Using the Newton's method text below, explain in one to three sentences why an iterative method is called convergent for a given initial guess when the limit of its absolute approximation error is zero.

■ **Document extract**
• • • • • • •
====================================
Newton's Method
====================================

Root-Finding Problems
++++++++++++++++++++++++++

Given a scalar equation :math:`f(x)=0`, where :math:`f:[a,b]
\rightarrow {\mathbb R}` is a
continuous function, we want to compute its
approximate solutions (i.e. roots of the function :math:`f`).



Iterative Methods
+++++++++++++++++++++++++++

**Definition.** An `iterative method` is a mathematical procedure that 
generates a sequence of improving approximate solutions to a problem. An iterative method starts with an initial approximation,
which is often called an `initial guess`.

**Convergence:** Let :math:`r` be the exact solution to a given root-finding
problem, i.e. :math:`f(r)=0`. Let  :math:`x_0` be the initial guess
and consider a sequence :math:`x_1, x_2, \dotsc, x_n, x_{n+1}, \dotsc`
of improving approximate solutions generated by an iterative method. Consider the absolute
approximation error   :math:`\varepsilon_{n} =
|r-x_n|`. The iterative method is said to be `convergent` for the
given initial guess, if its
corresponding sequence converges to :math:`r`, that is, if :math:`\lim_{n
\rightarrow \infty} \varepsilon_n =0`.

**Linear convergence:** An iterative method is said to be `linearly
convergent` if :math:`\lim_{n
\rightarrow \infty} \frac{\varepsilon_{n+1}}{\varepsilon_{n}} = S
<1`.
• • • • • • •
■ **Stored data**
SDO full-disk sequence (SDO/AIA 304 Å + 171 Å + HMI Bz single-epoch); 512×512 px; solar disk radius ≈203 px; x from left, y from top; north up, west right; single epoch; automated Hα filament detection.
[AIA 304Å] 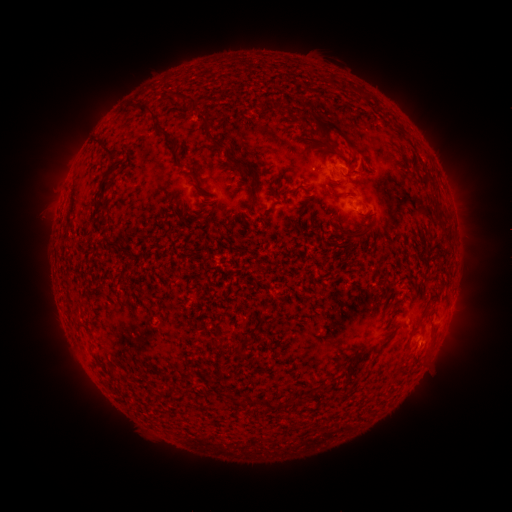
• • • • • • •
■ **Answer for this exercise**
The absolute approximation error ε_n = |r − x_n| measures the distance between the nth approximation x_n and the exact root r, where f(r) = 0. A method is convergent for the initial guess if its sequence of approximations converges to r. The error tending to zero, lim ε_n = 0 as n → ∞, states that same condition.